5 Replies Latest reply on Jan 25, 2011 9:07 PM by Meteorhead

    wavefronts and cpus

      cpu wavefront sse avx

      hi all..

      I'm porting a prefix scan algorithm to run on the CPU. It won't work because the CPU has an effective wavefront size of 1. The wavefront is quite critical for the performance on the GPU. Is it possible to write similar OpenCL code for both devices yet ensure optimal performance on both? I don't know enough about AVX/SSE at this point to know whether this question makes sense :>(.


        • wavefronts and cpus

          Digging into "Writing Optimal OpenCL Code with the Intel OpenCL SDK"  (apologies all around.. i'm sure there is an AMD equivalent) it seems the emphasis is on writing the code to allow easy transition to the 128-bit SSE registers. There doesn't appear to be an equivalent to the GPU wavefront so i now have separate OpenCL code for CPU and GPU.

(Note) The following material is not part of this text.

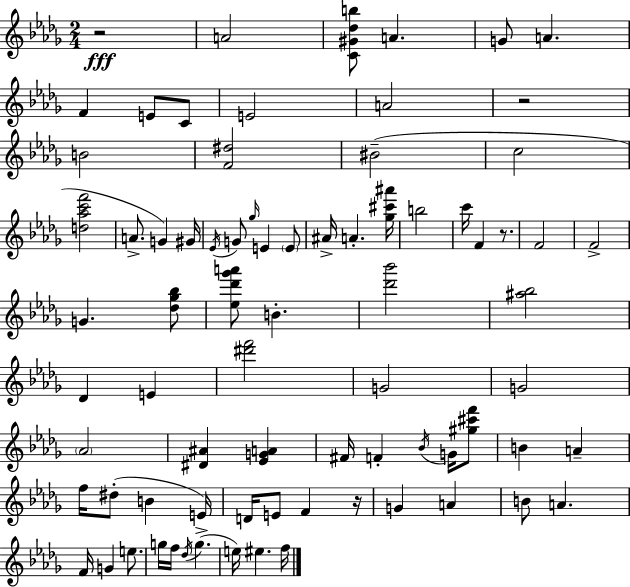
R/h A4/h [C4,G#4,Db5,B5]/e A4/q. G4/e A4/q. F4/q E4/e C4/e E4/h A4/h R/h B4/h [F4,D#5]/h BIS4/h C5/h [D5,Ab5,C6,F6]/h A4/e. G4/q G#4/s Eb4/s G4/e Gb5/s E4/q E4/e A#4/s A4/q. [Gb5,C#6,A#6]/s B5/h C6/s F4/q R/e. F4/h F4/h G4/q. [Db5,Gb5,Bb5]/e [Eb5,Db6,Gb6,A6]/e B4/q. [Db6,Bb6]/h [A#5,Bb5]/h Db4/q E4/q [D#6,F6]/h G4/h G4/h Ab4/h [D#4,A#4]/q [Eb4,G4,A4]/q F#4/s F4/q Bb4/s G4/s [G#5,C#6,F6]/e B4/q A4/q F5/s D#5/e B4/q E4/s D4/s E4/e F4/q R/s G4/q A4/q B4/e A4/q. F4/s G4/q E5/e. G5/s F5/s Db5/s G5/q. E5/s EIS5/q. F5/s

            • wavefronts and cpus

              It is true that wavefronts do not exist on CPUs, so you could call it that effective size is 1. You should not bother writing 2 codes, one for CPU and one for GPU.

              The compiler will redistribute your thread launching in a manner that even you won't recognize it. My cellular automaton used some 64k threads, and it compiled into a 24 threaded program on a dual core Turion. The numbers have little in common, so you should really not try to optimize thread numbers to the CPU. All you should care about is that you should have at least as many workgroups as cores. (One Compute Unit of a CPU is one core)

              Considering data, GPU code is quite good for CPUs, since most CPUs have some vector type exec unit (take a closer look at Bulldozer or Sandy Bridge for eg.). GPU kernels suit CPUs pretty well. (You can try to optimize it, but it's not wirth the time.

              I had physics simulation which I implemented in CUDA, OpenCL (multi-gpu both) and pure MPI too (same algorithm, but optimized for CPUs) and the OpenCL kernel written for GPUs but compiled onto CPU ran more than 2X fast than the CPU optimized, pure C++ version on an Intel Xeon. (Used StreamSDK to compile onto CPU.)

              These are my exepriences.

            • wavefronts and cpus
              Meteorhead is correct. Write for the GPU, the CPU should work pretty well with that code.
                • wavefronts and cpus

                  ok - thanks. I was making an assumption in the GPU-specific code that the number of warps in a group would never be greater than the size of a warp, which breaks trivially on a CPU, but i've worked around it.

                  Meteorhead: Intel's benchmarks from "Optimizing OpenCL on CPUs" show that hand-tailored OpenCL code runs just a bit slower than hand-tailored SSE/MT code and 25x faster than naive C. Perhaps your C++ simulation was not using SSE originally?